*Source*.

December 9, 2015 | Uncategorized | No Comments
This article will explains some of the more important syntactic and semantic differences between two different assembler style: Intel and AT&T. The AT&T style is used by GNU Assembler (GAS) and the Intel style used by Netwide Assembler (NASM).
Although the goal of this article would be specifically show the differences between syntax, the source codes provided here has been tested on Linux machine using corresponding assembler. This article is written in purpose to help you more easily convert from one flavor of assembler to another.
Building the Program
When there is a source code involved, you can use following command to build the example. Do assembling and linking, depend on your compiler.
ELF (Executable and Linkable Format) is executable format used by Linux.
nasm -f elf -o program.o program.asm
as -o program.o program.s
ld -o program program.o
Linking when an external C library used
ld --dynamic-linker /lib/ld-linux.so.2 -lc -o program program.o
The structure of a program is at least consists of a section for code, heap, and stack.

*Data records*.
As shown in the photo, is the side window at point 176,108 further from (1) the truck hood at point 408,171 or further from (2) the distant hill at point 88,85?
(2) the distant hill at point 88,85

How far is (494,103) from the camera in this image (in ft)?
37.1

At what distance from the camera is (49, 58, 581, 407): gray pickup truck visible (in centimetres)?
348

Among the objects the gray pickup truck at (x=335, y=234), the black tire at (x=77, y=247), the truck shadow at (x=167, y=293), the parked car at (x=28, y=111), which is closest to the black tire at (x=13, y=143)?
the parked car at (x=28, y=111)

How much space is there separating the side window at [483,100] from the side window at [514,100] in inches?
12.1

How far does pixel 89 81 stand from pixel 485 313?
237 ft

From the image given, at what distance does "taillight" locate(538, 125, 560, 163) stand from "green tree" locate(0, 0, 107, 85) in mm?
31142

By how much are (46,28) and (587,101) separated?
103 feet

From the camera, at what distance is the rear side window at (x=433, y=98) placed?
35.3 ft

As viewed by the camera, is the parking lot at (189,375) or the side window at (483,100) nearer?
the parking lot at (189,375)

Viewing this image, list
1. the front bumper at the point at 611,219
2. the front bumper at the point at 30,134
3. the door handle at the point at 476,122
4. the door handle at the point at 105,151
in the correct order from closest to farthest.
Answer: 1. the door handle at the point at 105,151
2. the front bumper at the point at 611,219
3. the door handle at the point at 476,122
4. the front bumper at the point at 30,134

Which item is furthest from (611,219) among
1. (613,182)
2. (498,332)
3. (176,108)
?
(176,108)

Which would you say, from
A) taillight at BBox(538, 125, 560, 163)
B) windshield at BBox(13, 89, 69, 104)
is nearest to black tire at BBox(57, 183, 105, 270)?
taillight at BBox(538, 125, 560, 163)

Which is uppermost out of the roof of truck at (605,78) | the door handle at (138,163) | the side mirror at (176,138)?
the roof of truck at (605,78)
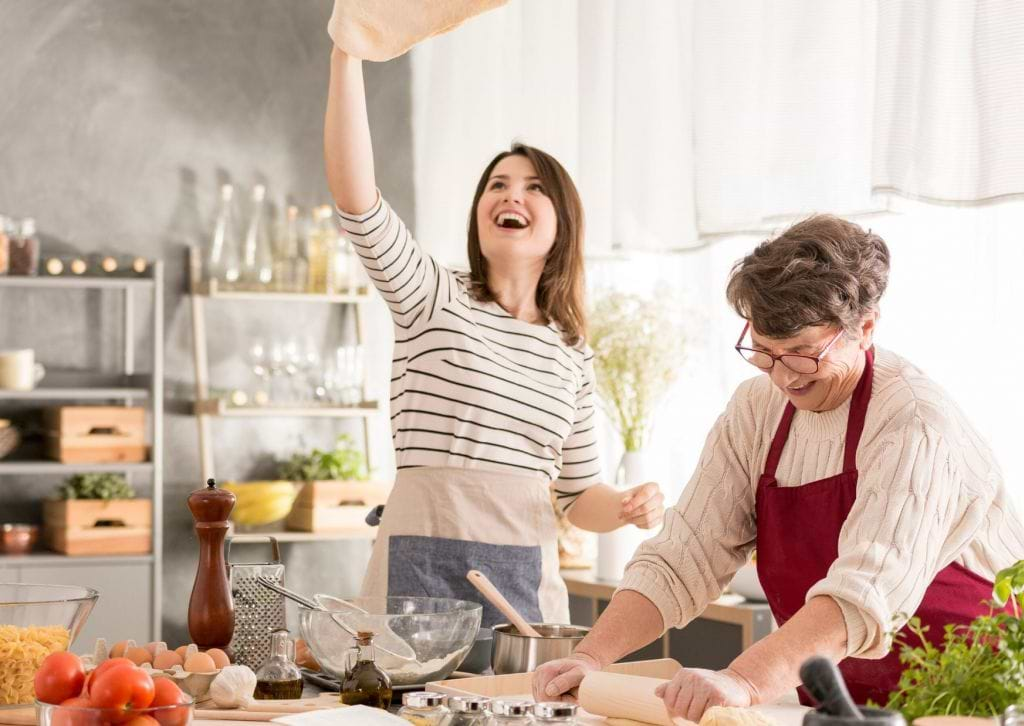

*Exercise set*.
1. Answer these about the article on assembler syntax:
(a) Which assembler uses the AT&T style?
(b) What executable format does the article say Linux uses?
(c) At a minimum, what does the structure of a program consist of?
2. Decide whether each statement agrees with the article on assembler syntax. Give yes or no and quote the deciding words.
(a) The source code in the article was tested on a Linux machine.
(b) NASM uses the AT&T style.
(c) When an external C library is used, the ld command names /lib/ld-linux.so.2 as the dynamic linker.
3. Repeat word for word the part of the article on assembler syntax that opens with the words containing "December 9, 2015" and closes with "assembler to another.".
The rows play no part in this work.

*Solutions*.
1.
(a) GNU Assembler (GAS)
(b) ELF (Executable and Linkable Format)
(c) A section for code, heap, and stack

2.
(a) Yes: "the source codes provided here has been tested on Linux machine using corresponding assembler"
(b) No: "the Intel style used by Netwide Assembler (NASM)"
(c) Yes: "ld --dynamic-linker /lib/ld-linux.so.2 -lc -o program program.o"

3.
December 9, 2015 | Uncategorized | No Comments
This article will explains some of the more important syntactic and semantic differences between two different assembler style: Intel and AT&T. The AT&T style is used by GNU Assembler (GAS) and the Intel style used by Netwide Assembler (NASM).
Although the goal of this article would be specifically show the differences between syntax, the source codes provided here has been tested on Linux machine using corresponding assembler. This article is written in purpose to help you more easily convert from one flavor of assembler to another.